The CMO said he recognised ‘the need for proper infection prevention and control in delivering more pulse oximetry assessments’, advising GPs to use ‘drive through’ models of delivery where appropriate.

However, he added: ‘For some patients who are not able to travel, then a home visit may be necessary.’

GP practices which do not have access to pulse oximeters will receive these distributed for free, the letter said.

Dr Atherton said the new guidance comes as there ‘is emerging evidence that a large proportion of Covid-19 cases are avoiding contact with primary care and the vast majority of Covid-19 admissions are likely to be emergencies’.

‘I am concerned that the public message to isolate at home with mild symptoms may have encouraged people to attempt to cope alone for too long without contacting 111 or their GP. 

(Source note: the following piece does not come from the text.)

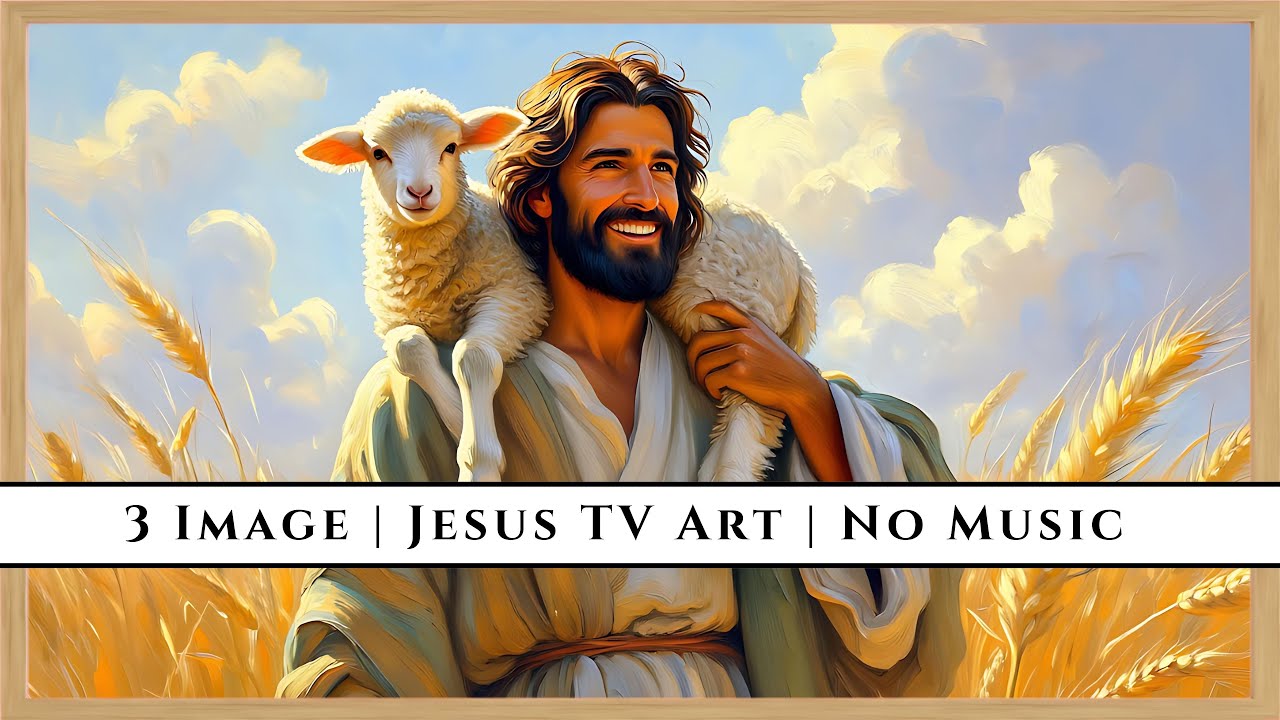 Jesus 4K Frame TV Art | Looping Christian Screensaver Wallpaper | Jesus Paintings | No Music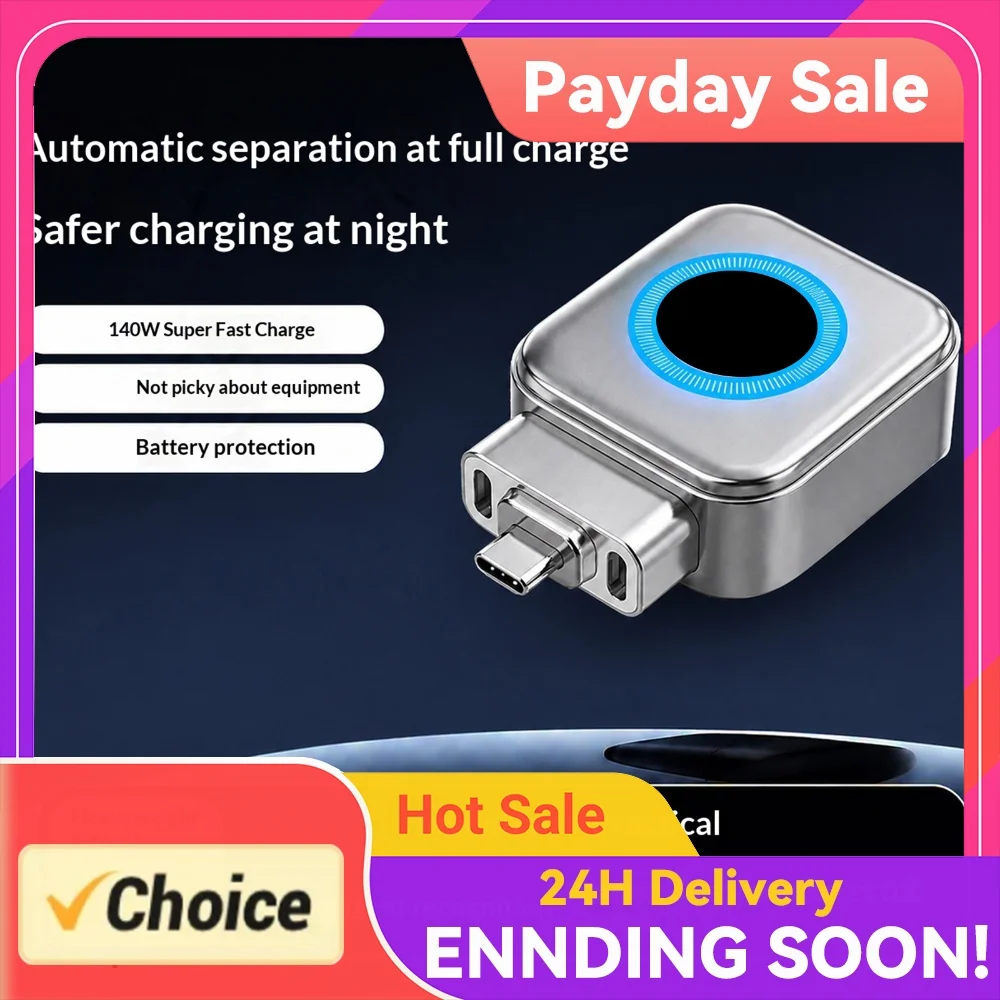 140W Type-C Intelligent Auto Stop Separator Anti-Overcharge Full Charge Auto Disconnect Charger for Mobile Phone/Tablet/Laptop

‘I am also concerned that the emphasis on remote consultation in primary care, given understandable concerns about infection prevention, may make it more difficult for GPs to assess the severity of Covid-19 illness.

‘In particular, it has emerged that breathlessness is not a good indicator of disease severity. Oxygen saturation appears to be the key indicator and this requires the measurement of pulse oximetry,’ the letter said.

Dr Dave Wilson, a GP at Hywel Dda University Health Board, said that ‘the evidence for the seven-day dip is strong – there are a cohort of patients who “go off” and you really want to encourage them to speak to someone’.

But North Wales LMC chair Dr Sara Bodey said: ‘The fact that the CMO has, rather than securing support for general practice and our patients, chosen to exhort us to go “over the top” once more shows a profound lack of respect for the clinical teams who have worked so hard in responding to this crisis.’

And Dr Bodey said the CMO’s letter was ‘badly timed communication, which has the potential to put GPs and their teams at unnecessary risk’.

She added: ‘The fact that pulse oximetry is a key part of assessment of patients with more severe Covid will not be news to any GP who has been working on the frontline, either in practice or in hubs, over the last few months. Some of my colleagues have had first-hand experience of this as patients themselves. A supply of pulse oximeters, whilst welcome, would have been more useful in March.’

Dr Charlotte Jones, a partner in Swansea whose practice has been assessing patients face to face, commented on the CMO’s suggestion that clusters of GP practices should collaborate in assessing Covid patients.

She said: ‘My feeling is that one solution does not fit all, and that options and support for practices should be readily available for them to deliver a safe, effective quality service for patients. I feel the CMO and Welsh Government guidance should support the practices in delivering the right solution for them.’

And Dr Eamonn Jessup, a GP from North Wales, said: ‘I fear this document is too blunt an instrument, failing to reflect the different situations across Wales and runs a significant increased risk to GPs themselves and to other patients using GP facilities.’

Dr Phil White, chair of the BMA’s Welsh GP Committee, said GPs across Wales ‘have responded well to the challenges posed by Covid-19 and have adapted their surgeries appropriately to deliver excellent care for patients’, often at their own expense.

‘To offer practices additional oximeters at this stage is in our view far too late,’ he added.

The Department of Health and Social Care said advice for England regarding Covid-19 self care and assessment has not changed.